Bitchy had them big ol' milk titties and Lil Bitty Fat Squeaks wanted some dat milk.
"Cain't no one get my milk!" said Bitchy
"Dang!" said Lil Bitty Fat Squeaks.
Lil Bitty Fat Squeaks walked around cursin' and saying "Dang!" a bunch.
"Dang!" he said.
"What wrong." said Ern Duggert.
"I want dat fat titty milk from Bitchy!"
"Go on get it din."
"She sars I cain't has none." said Lil Bitty Fat Squeaks.
"Dang what choo gon do?" said Ern.
"Hmm... what can I do?" said Lil Bitty Fat Squeaks.
"Hmm... tries ta trick her." said Ern.
Lil Bitty Fat Squeaks thought that was a swell ol' idar. Lil Bitty Fat Squeaks went over to the field by Bitchy and falled on the ground. Once he went and hit on the ground he started up the cryin' and hollerin'.
"Uh oh I'm dyin' I'm dyin' I'm dyin' I'm dyin!
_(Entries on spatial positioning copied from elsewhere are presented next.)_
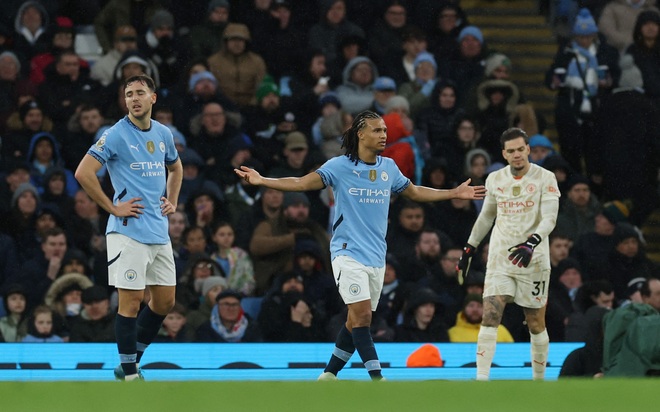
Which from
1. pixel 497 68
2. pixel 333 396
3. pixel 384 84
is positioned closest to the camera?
pixel 333 396

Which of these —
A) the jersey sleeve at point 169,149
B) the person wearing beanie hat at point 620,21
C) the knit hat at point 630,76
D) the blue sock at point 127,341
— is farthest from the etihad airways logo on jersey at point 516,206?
the person wearing beanie hat at point 620,21

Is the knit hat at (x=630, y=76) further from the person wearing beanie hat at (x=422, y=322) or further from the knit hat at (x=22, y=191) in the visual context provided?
the knit hat at (x=22, y=191)

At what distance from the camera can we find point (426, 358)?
518 inches

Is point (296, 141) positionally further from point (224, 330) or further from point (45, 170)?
point (224, 330)

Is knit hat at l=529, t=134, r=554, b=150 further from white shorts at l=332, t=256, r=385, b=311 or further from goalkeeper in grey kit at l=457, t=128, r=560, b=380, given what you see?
white shorts at l=332, t=256, r=385, b=311

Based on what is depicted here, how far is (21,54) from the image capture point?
58.5 feet

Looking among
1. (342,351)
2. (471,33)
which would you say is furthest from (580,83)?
(342,351)

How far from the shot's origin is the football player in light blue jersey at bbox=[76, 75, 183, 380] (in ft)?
34.4

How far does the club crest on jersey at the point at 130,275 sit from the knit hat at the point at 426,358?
355 centimetres

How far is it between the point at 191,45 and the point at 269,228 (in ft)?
11.6

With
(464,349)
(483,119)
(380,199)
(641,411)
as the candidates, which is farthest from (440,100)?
(641,411)

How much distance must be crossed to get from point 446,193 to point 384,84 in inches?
242

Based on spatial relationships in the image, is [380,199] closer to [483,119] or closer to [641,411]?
[641,411]

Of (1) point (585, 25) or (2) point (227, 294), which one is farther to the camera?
(1) point (585, 25)
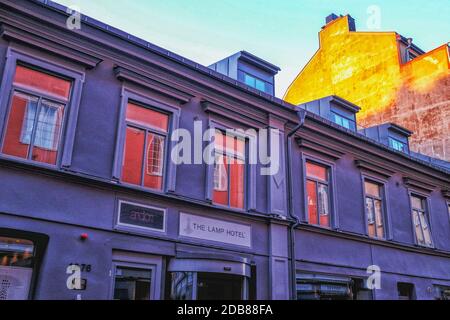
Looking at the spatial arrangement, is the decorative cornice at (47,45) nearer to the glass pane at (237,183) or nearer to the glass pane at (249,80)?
the glass pane at (237,183)

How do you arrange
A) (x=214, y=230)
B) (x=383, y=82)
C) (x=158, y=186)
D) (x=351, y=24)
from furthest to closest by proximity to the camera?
(x=351, y=24), (x=383, y=82), (x=214, y=230), (x=158, y=186)

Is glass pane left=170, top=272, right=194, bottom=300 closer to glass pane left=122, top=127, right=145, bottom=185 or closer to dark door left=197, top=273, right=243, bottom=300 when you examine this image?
dark door left=197, top=273, right=243, bottom=300

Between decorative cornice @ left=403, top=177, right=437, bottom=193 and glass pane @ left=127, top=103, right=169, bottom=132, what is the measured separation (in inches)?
391

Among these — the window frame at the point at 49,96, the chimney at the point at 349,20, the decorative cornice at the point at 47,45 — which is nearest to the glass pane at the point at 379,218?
the decorative cornice at the point at 47,45

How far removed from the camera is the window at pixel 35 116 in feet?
29.9

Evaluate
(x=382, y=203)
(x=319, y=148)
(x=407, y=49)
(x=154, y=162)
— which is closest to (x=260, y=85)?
(x=319, y=148)

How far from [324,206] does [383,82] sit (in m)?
13.7

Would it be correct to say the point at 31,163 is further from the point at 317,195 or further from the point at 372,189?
the point at 372,189

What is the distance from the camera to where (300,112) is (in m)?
14.0

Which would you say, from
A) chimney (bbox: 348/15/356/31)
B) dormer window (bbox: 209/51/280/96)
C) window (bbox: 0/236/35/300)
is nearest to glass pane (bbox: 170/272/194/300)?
window (bbox: 0/236/35/300)

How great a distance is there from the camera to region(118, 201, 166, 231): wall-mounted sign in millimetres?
9891

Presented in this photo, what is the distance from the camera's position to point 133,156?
34.8ft

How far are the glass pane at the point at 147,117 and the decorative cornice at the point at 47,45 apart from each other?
1306 millimetres
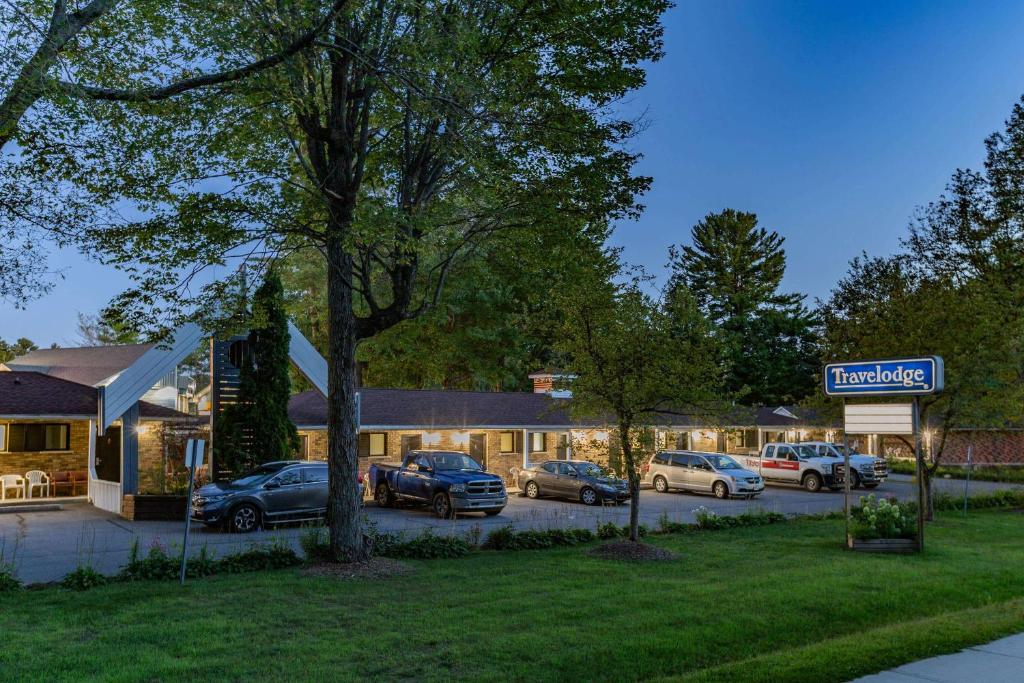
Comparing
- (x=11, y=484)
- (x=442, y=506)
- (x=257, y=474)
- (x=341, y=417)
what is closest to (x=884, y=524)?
(x=341, y=417)

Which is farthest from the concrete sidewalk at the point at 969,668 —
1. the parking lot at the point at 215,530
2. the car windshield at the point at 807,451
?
the car windshield at the point at 807,451

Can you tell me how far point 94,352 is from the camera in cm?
3086

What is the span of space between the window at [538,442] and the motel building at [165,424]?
5 cm

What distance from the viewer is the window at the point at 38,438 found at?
88.2 ft

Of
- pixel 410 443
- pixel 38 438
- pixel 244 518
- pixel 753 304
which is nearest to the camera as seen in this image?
pixel 244 518

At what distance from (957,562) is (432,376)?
3586 cm

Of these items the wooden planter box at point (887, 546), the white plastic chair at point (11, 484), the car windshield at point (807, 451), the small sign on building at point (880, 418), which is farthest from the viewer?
the car windshield at point (807, 451)

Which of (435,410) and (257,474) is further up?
(435,410)

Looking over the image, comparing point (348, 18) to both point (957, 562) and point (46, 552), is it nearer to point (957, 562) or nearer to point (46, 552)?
point (46, 552)

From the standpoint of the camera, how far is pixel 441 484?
2317cm

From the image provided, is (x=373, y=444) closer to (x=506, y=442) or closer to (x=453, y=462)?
(x=453, y=462)

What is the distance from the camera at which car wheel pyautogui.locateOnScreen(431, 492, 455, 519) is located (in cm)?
2281

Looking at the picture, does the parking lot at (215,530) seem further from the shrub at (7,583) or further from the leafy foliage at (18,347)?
the leafy foliage at (18,347)

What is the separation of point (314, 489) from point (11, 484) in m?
12.3
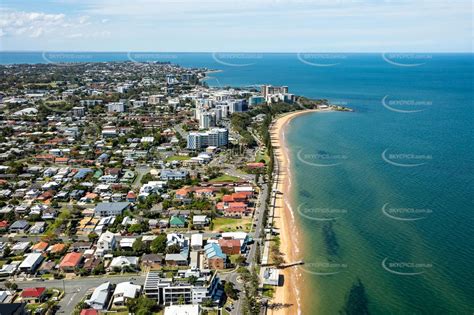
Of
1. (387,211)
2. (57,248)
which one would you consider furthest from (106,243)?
(387,211)

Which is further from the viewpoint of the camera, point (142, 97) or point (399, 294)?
point (142, 97)

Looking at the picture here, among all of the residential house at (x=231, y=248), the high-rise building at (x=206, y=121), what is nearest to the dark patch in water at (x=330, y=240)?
the residential house at (x=231, y=248)

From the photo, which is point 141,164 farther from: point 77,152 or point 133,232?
point 133,232

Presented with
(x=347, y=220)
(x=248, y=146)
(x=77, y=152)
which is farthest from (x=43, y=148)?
(x=347, y=220)

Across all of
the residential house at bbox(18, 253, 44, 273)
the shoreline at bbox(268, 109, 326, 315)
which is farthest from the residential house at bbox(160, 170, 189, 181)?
the residential house at bbox(18, 253, 44, 273)

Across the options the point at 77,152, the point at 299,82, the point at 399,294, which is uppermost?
Result: the point at 299,82

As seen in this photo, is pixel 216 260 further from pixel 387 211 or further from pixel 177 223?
pixel 387 211

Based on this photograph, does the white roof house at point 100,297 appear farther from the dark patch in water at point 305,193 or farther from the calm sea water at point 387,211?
the dark patch in water at point 305,193
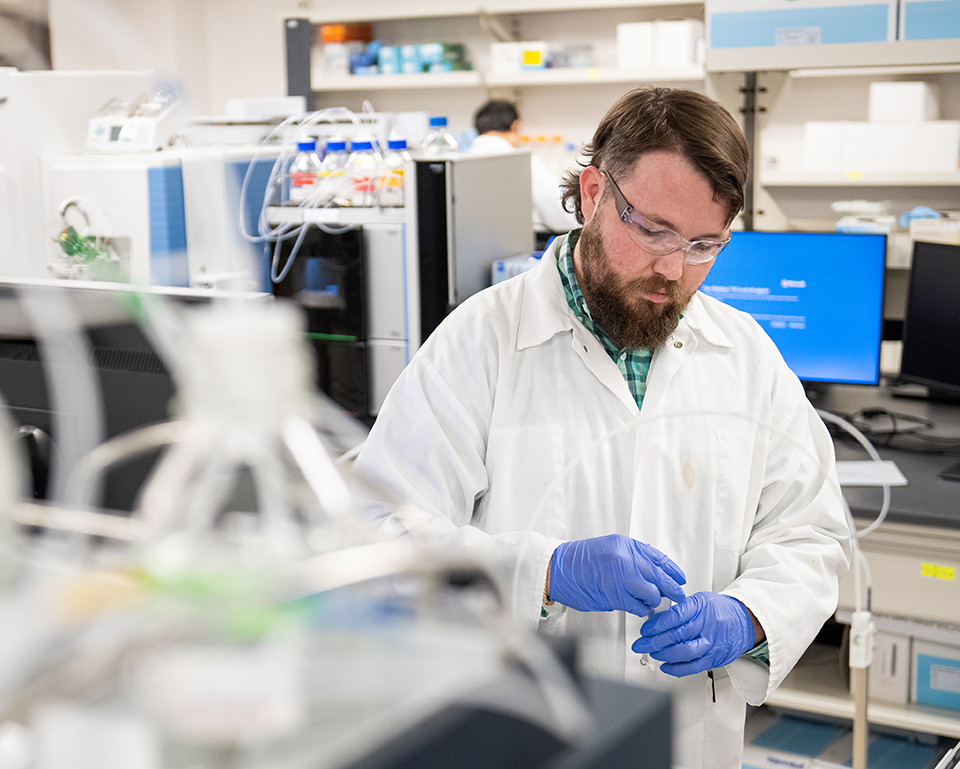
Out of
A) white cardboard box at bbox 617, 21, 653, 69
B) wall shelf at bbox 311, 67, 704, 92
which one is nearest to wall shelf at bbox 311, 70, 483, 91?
wall shelf at bbox 311, 67, 704, 92

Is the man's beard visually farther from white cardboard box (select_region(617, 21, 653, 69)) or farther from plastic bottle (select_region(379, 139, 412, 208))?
white cardboard box (select_region(617, 21, 653, 69))

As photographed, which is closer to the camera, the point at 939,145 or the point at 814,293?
the point at 814,293

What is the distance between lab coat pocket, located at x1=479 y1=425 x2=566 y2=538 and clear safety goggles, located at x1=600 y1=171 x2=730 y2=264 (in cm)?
27

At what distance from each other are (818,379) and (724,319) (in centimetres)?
118

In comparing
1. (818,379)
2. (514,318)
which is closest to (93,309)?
(514,318)

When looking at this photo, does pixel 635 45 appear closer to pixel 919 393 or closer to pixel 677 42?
pixel 677 42

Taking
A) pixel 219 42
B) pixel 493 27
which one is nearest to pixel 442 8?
pixel 493 27

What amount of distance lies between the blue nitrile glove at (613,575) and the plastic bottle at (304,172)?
1.53 meters

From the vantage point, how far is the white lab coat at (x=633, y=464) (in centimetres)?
127

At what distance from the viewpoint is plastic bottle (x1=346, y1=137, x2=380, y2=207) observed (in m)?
2.36

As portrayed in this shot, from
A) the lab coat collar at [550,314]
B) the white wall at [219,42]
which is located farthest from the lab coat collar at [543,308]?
the white wall at [219,42]

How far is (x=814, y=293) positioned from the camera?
243 centimetres

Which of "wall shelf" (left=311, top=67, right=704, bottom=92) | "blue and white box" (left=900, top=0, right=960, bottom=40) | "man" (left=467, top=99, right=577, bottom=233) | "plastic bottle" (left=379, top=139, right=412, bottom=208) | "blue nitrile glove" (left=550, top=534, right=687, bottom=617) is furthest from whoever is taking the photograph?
"wall shelf" (left=311, top=67, right=704, bottom=92)

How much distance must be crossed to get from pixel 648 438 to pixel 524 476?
6.7 inches
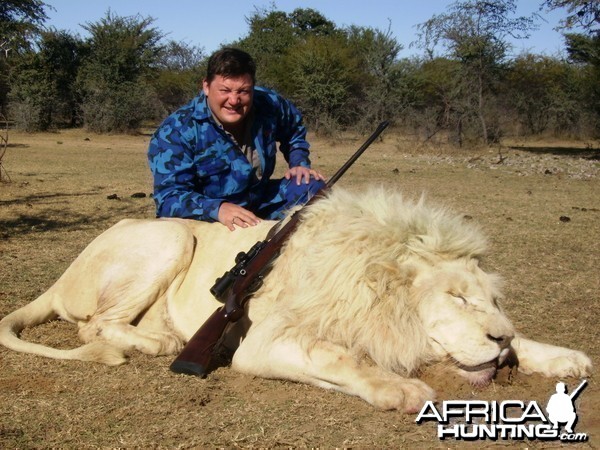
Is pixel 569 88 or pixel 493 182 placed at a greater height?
pixel 569 88

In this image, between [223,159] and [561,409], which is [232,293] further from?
[561,409]

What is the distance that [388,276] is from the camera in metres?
3.26

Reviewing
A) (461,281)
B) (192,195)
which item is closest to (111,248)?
(192,195)

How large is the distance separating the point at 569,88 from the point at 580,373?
3443cm

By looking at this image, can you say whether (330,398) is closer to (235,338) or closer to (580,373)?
(235,338)

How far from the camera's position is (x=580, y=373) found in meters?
3.35

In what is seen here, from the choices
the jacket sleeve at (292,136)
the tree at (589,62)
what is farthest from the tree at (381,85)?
the jacket sleeve at (292,136)

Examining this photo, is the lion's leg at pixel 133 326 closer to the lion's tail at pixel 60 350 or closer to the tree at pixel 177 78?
the lion's tail at pixel 60 350

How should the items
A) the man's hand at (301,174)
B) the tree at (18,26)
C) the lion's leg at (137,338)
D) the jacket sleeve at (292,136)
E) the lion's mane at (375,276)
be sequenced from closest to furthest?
the lion's mane at (375,276), the lion's leg at (137,338), the man's hand at (301,174), the jacket sleeve at (292,136), the tree at (18,26)

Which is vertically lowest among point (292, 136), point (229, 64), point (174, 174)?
point (174, 174)

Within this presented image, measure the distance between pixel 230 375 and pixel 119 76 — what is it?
32.2 meters

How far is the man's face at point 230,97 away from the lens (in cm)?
427

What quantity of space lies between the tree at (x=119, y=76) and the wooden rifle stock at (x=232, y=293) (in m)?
28.1

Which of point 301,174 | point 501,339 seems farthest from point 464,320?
point 301,174
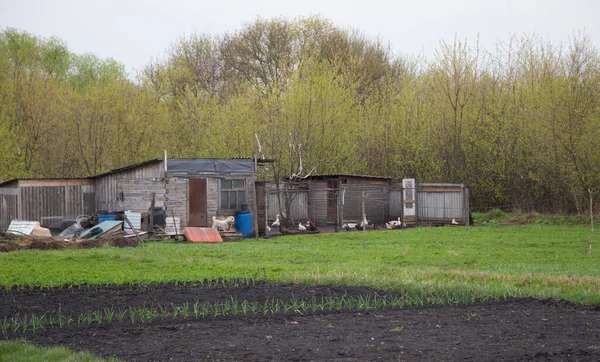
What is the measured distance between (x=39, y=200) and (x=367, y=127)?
18.9 m

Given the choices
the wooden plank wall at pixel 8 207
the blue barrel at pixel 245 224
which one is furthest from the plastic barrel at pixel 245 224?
the wooden plank wall at pixel 8 207

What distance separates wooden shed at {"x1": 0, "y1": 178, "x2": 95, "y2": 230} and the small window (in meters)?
6.47

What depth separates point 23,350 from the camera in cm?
768

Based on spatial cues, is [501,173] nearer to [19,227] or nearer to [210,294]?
[19,227]

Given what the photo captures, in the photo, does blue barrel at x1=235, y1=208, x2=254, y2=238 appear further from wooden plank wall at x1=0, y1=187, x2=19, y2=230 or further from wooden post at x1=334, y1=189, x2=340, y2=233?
wooden plank wall at x1=0, y1=187, x2=19, y2=230

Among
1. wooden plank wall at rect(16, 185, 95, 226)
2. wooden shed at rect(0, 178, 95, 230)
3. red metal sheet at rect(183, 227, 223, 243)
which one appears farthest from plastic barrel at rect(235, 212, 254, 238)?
wooden shed at rect(0, 178, 95, 230)

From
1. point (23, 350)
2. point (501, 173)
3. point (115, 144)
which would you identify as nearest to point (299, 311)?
point (23, 350)

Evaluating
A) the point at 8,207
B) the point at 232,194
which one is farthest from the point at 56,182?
the point at 232,194

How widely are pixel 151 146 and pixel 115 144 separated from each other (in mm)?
2090

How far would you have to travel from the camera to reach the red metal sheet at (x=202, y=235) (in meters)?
24.5

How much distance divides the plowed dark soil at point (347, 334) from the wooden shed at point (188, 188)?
15.6 meters

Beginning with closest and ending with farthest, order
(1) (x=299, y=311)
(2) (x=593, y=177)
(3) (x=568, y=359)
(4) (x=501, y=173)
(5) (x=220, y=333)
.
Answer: (3) (x=568, y=359) → (5) (x=220, y=333) → (1) (x=299, y=311) → (2) (x=593, y=177) → (4) (x=501, y=173)

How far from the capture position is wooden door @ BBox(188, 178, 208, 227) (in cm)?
2759

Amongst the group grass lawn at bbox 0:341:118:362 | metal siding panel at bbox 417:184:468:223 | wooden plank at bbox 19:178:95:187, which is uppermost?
wooden plank at bbox 19:178:95:187
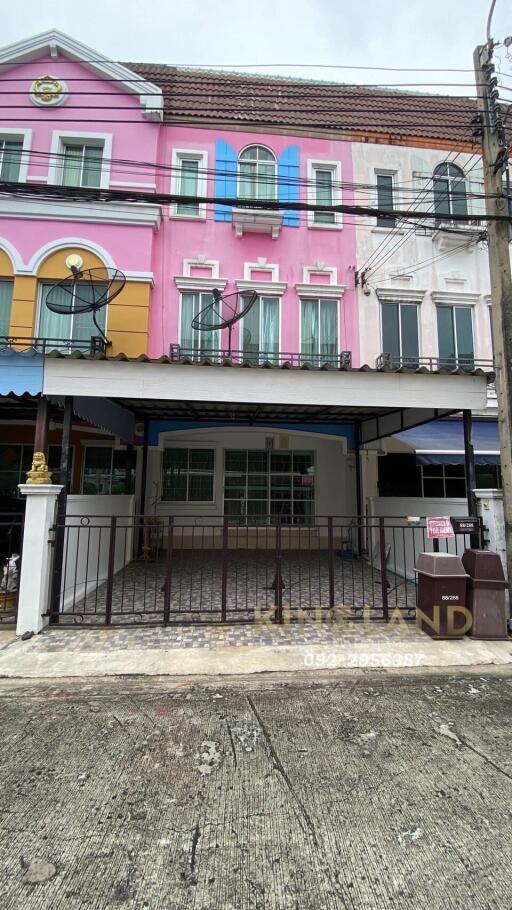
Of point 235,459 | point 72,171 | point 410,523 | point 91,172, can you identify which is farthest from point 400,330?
point 72,171

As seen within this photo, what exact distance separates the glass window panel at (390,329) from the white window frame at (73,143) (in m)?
7.93

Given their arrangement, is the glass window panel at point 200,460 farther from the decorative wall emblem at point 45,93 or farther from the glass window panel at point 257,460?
the decorative wall emblem at point 45,93

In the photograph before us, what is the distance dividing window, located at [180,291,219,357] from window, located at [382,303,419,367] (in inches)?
182

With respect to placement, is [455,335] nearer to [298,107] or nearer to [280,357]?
[280,357]

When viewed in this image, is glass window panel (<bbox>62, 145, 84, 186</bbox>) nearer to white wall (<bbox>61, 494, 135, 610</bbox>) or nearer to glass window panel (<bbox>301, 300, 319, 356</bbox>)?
glass window panel (<bbox>301, 300, 319, 356</bbox>)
I needs help who will help. Maybe Bitchy?"
Bitchy waddled on over.
"What the fuck ass u whin' bout?" said Bitchy.
"I's dyin'."
"What gon' fix ya?"
Lil Bitty Fat Squeaks put a big ol' grin on his face.
"Only one thang gon' fix me from dyin'... some uh that fat titty milk." grinned Lil Bitty Fat Squeaks.
"I'll give you my piss but not my milk!" said Bitchy.
"Dang!" said Lil Bitty Fat Squeaks.
Lil Bitty Fat Squeaks didn't want Bitchy's piss. Lil Bitty Fat Squeaks decided to walk for miles and miles until he could find a town that had a learning annex with a seminar about both strategy and achieving your goals. He didn't have no money to take them courses but they was free.
Lil Bitty Fat Squeaks returned toward Bitchy with a strategy to get the titty milk. Soon it would be his. But on his walk he was panting heavy and collapsed from complications due to Hepatitis, which he didn't know he had.